Recorded data ::

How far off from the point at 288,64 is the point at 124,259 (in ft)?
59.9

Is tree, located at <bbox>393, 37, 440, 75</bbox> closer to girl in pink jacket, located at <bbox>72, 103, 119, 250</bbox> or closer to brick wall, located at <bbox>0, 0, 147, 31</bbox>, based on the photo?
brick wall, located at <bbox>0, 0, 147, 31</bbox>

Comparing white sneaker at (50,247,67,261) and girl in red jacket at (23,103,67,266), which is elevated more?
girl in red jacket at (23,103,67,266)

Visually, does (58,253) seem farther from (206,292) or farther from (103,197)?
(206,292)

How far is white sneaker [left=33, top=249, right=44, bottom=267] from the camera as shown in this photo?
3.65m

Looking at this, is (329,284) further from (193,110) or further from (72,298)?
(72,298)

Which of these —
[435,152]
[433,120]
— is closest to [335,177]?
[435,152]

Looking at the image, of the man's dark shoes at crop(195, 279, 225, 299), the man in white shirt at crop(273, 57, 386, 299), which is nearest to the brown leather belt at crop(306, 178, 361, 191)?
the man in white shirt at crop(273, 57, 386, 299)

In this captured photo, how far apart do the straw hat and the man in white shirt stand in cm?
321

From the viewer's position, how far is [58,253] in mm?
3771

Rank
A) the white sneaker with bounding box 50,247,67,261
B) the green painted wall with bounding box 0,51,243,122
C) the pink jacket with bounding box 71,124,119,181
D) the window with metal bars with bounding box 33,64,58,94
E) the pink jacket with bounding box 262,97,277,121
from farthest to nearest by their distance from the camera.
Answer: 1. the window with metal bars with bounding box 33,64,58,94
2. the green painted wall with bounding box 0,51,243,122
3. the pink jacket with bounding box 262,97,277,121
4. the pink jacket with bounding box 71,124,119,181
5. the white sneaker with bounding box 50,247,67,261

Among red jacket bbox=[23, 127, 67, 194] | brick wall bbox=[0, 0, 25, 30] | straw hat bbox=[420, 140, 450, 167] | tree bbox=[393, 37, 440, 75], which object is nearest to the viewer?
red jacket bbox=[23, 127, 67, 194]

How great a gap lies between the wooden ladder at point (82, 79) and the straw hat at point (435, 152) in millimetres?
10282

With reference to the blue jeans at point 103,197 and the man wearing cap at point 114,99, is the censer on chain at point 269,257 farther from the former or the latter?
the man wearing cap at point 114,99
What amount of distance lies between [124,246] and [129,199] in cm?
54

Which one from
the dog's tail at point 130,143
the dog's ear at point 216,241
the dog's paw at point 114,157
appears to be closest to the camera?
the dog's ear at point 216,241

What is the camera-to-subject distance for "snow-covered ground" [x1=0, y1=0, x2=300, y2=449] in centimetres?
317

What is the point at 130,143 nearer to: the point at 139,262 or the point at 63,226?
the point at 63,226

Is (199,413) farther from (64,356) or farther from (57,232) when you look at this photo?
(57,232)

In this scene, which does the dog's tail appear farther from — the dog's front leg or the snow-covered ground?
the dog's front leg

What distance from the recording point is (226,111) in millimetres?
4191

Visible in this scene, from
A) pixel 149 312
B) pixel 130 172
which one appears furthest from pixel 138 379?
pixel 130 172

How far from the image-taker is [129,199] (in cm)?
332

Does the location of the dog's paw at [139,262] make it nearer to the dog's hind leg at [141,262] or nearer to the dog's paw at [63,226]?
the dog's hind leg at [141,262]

What is being asked :: Can you rewrite the listing above as a JSON array of strings, with one string per line and the blank lines omitted?

Response to the task ::
[
  "How far off from the point at 288,64 is the point at 124,259 (in ft)?",
  "59.9",
  "Is tree, located at <bbox>393, 37, 440, 75</bbox> closer to girl in pink jacket, located at <bbox>72, 103, 119, 250</bbox> or closer to brick wall, located at <bbox>0, 0, 147, 31</bbox>, based on the photo?",
  "brick wall, located at <bbox>0, 0, 147, 31</bbox>",
  "Comparing white sneaker at (50,247,67,261) and girl in red jacket at (23,103,67,266), which is elevated more?",
  "girl in red jacket at (23,103,67,266)",
  "Visually, does (58,253) seem farther from (206,292) or farther from (103,197)?",
  "(206,292)",
  "How far is white sneaker [left=33, top=249, right=44, bottom=267] from the camera as shown in this photo?",
  "3.65m",
  "Looking at this, is (329,284) further from (193,110) or further from (72,298)?",
  "(72,298)",
  "Which of these —",
  "[435,152]",
  "[433,120]",
  "— is closest to [335,177]?",
  "[435,152]",
  "Looking at the image, of the man's dark shoes at crop(195, 279, 225, 299), the man in white shirt at crop(273, 57, 386, 299), which is nearest to the brown leather belt at crop(306, 178, 361, 191)?",
  "the man in white shirt at crop(273, 57, 386, 299)",
  "In this captured photo, how far apart do the straw hat and the man in white shirt stand in cm?",
  "321",
  "From the viewer's position, how far is [58,253] in mm?",
  "3771",
  "Rank",
  "A) the white sneaker with bounding box 50,247,67,261",
  "B) the green painted wall with bounding box 0,51,243,122",
  "C) the pink jacket with bounding box 71,124,119,181",
  "D) the window with metal bars with bounding box 33,64,58,94",
  "E) the pink jacket with bounding box 262,97,277,121",
  "from farthest to nearest by their distance from the camera.",
  "Answer: 1. the window with metal bars with bounding box 33,64,58,94",
  "2. the green painted wall with bounding box 0,51,243,122",
  "3. the pink jacket with bounding box 262,97,277,121",
  "4. the pink jacket with bounding box 71,124,119,181",
  "5. the white sneaker with bounding box 50,247,67,261",
  "Among red jacket bbox=[23, 127, 67, 194] | brick wall bbox=[0, 0, 25, 30] | straw hat bbox=[420, 140, 450, 167] | tree bbox=[393, 37, 440, 75], which object is nearest to the viewer?",
  "red jacket bbox=[23, 127, 67, 194]",
  "How great a gap lies between the wooden ladder at point (82, 79) and the straw hat at point (435, 152) in millimetres?",
  "10282",
  "With reference to the blue jeans at point 103,197 and the man wearing cap at point 114,99, is the censer on chain at point 269,257 farther from the former or the latter?",
  "the man wearing cap at point 114,99",
  "What amount of distance lies between [124,246] and [129,199] in cm?",
  "54",
  "Which one from",
  "the dog's tail at point 130,143",
  "the dog's ear at point 216,241",
  "the dog's paw at point 114,157",
  "appears to be closest to the camera?",
  "the dog's ear at point 216,241",
  "What is the camera-to-subject distance for \"snow-covered ground\" [x1=0, y1=0, x2=300, y2=449] in centimetres?",
  "317",
  "What is the point at 130,143 nearer to: the point at 139,262 or the point at 63,226?",
  "the point at 63,226",
  "Is (199,413) farther from (64,356) or farther from (57,232) when you look at this photo?",
  "(57,232)",
  "In this scene, which does the dog's tail appear farther from — the dog's front leg or the snow-covered ground?",
  "the dog's front leg",
  "What distance from the recording point is (226,111) in millimetres?",
  "4191",
  "Visible in this scene, from",
  "A) pixel 149 312",
  "B) pixel 130 172",
  "which one appears furthest from pixel 138 379?",
  "pixel 130 172",
  "How far from the image-taker is [129,199] (in cm)?",
  "332",
  "Does the location of the dog's paw at [139,262] make it nearer to the dog's hind leg at [141,262] or nearer to the dog's paw at [63,226]?",
  "the dog's hind leg at [141,262]"
]